* [What you need to do]
Exactly the line with "site ENO_S5_D03." and the lines that follow it, through the closing line of the entries, should be restated, with nothing left out or added.

Collected data
——————————

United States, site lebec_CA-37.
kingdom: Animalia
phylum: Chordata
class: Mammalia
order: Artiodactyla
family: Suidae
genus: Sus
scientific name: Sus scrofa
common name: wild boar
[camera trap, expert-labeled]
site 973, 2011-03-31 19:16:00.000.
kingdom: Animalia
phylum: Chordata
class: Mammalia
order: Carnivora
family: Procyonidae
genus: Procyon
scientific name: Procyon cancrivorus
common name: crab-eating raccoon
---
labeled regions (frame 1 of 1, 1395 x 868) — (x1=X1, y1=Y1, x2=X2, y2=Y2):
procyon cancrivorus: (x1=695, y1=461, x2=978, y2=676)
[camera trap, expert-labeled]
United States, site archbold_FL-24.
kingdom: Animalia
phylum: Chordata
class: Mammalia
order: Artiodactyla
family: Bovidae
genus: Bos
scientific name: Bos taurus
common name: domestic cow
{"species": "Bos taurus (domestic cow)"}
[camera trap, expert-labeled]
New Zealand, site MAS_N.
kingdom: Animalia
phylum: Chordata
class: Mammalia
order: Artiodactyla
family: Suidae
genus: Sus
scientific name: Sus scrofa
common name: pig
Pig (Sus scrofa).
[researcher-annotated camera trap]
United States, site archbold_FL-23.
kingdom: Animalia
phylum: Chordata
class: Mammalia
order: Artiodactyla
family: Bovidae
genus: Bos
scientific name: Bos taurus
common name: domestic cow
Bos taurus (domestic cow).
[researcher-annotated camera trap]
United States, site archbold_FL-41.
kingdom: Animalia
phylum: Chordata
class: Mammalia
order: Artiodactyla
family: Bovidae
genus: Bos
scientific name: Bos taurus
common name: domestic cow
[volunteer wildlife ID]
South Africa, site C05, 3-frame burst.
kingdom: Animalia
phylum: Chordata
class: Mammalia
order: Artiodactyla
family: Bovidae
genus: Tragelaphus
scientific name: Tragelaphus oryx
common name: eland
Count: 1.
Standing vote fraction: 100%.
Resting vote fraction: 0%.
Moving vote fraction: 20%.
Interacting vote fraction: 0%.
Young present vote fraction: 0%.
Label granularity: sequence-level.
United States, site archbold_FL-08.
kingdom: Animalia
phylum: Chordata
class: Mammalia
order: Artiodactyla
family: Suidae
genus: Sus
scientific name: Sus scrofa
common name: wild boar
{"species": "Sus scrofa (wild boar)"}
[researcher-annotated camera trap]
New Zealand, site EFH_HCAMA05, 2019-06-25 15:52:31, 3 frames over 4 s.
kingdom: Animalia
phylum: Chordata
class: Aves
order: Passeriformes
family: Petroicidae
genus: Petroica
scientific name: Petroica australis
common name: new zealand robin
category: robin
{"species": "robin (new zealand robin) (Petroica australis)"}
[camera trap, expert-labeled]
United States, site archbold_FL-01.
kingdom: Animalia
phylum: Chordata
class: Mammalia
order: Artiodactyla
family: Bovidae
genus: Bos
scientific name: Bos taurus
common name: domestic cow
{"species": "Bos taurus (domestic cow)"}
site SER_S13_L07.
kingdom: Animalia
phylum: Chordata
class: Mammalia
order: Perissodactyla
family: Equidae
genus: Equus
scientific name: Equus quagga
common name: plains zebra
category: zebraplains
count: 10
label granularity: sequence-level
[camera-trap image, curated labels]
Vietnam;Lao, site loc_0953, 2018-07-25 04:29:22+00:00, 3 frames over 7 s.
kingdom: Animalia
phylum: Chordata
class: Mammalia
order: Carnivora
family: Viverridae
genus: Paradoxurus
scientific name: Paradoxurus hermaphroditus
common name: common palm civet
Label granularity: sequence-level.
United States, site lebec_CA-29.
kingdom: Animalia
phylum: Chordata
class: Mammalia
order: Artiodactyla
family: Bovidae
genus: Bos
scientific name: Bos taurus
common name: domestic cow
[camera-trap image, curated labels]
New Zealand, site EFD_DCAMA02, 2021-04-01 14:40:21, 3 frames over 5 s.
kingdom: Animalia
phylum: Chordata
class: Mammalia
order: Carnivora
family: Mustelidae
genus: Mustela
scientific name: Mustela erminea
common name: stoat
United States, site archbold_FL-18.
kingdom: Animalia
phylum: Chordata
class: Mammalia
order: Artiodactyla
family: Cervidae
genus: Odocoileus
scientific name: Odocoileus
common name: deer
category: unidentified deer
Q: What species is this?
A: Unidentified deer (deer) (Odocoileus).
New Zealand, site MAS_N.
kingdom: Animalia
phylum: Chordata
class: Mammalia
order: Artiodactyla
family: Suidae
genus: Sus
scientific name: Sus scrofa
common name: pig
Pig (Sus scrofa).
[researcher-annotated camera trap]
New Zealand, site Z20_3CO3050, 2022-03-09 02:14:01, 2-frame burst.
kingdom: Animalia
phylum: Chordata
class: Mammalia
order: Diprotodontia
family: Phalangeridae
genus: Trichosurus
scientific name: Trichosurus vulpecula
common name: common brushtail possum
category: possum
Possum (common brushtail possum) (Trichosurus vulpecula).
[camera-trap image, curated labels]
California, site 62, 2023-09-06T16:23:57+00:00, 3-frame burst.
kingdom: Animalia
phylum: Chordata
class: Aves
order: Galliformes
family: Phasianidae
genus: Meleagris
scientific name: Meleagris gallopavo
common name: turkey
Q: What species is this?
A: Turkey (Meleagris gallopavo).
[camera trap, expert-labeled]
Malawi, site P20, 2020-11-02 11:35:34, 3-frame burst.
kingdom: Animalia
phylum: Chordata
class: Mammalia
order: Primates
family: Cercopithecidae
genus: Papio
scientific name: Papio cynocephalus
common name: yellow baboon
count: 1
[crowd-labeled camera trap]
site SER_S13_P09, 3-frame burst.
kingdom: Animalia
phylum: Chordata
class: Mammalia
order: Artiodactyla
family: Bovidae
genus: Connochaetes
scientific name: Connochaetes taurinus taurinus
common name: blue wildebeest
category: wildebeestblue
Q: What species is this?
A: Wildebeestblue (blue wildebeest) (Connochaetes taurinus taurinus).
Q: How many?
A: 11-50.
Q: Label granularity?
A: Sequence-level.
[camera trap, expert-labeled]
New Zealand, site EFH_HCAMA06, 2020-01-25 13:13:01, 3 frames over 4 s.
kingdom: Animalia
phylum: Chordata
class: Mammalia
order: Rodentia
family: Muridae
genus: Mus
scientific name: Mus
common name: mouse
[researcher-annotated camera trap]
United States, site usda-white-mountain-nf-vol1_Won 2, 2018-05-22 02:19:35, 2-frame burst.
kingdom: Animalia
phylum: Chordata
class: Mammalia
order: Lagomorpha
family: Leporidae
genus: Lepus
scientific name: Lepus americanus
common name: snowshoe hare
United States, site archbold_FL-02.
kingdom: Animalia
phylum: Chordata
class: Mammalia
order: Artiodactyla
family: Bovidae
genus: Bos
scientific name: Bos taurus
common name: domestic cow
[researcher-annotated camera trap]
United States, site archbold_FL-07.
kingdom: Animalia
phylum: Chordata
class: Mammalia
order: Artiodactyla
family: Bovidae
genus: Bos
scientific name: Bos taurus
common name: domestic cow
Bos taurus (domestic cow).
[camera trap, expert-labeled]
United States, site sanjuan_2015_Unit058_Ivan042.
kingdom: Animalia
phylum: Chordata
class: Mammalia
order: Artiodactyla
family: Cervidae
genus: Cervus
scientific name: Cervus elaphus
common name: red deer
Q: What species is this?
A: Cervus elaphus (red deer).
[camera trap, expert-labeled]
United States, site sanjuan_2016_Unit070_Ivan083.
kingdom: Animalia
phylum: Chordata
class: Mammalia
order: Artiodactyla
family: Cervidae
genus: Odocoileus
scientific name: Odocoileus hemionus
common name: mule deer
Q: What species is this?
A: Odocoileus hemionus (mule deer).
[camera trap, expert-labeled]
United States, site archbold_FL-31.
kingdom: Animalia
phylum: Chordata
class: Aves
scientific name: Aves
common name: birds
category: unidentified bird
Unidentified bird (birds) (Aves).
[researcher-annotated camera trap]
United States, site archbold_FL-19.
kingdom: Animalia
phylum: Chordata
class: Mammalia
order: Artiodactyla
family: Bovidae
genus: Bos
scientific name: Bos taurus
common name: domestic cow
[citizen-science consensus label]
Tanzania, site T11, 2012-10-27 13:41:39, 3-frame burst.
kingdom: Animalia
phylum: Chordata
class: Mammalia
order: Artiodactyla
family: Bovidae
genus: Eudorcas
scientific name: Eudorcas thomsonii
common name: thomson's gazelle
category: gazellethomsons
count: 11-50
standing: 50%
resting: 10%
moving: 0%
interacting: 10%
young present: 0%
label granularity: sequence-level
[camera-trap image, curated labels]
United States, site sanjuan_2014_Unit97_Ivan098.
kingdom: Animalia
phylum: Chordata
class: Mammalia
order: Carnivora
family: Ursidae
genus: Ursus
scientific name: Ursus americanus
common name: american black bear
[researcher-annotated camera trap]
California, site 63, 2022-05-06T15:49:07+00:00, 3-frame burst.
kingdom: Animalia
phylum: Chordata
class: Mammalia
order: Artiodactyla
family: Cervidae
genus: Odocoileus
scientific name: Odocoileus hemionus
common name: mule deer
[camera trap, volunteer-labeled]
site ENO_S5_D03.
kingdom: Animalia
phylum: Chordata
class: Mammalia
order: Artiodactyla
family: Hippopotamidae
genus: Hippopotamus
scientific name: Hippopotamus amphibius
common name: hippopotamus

——————————

* [Answer to this problem]
site ENO_S5_D03.
kingdom: Animalia
phylum: Chordata
class: Mammalia
order: Artiodactyla
family: Hippopotamidae
genus: Hippopotamus
scientific name: Hippopotamus amphibius
common name: hippopotamus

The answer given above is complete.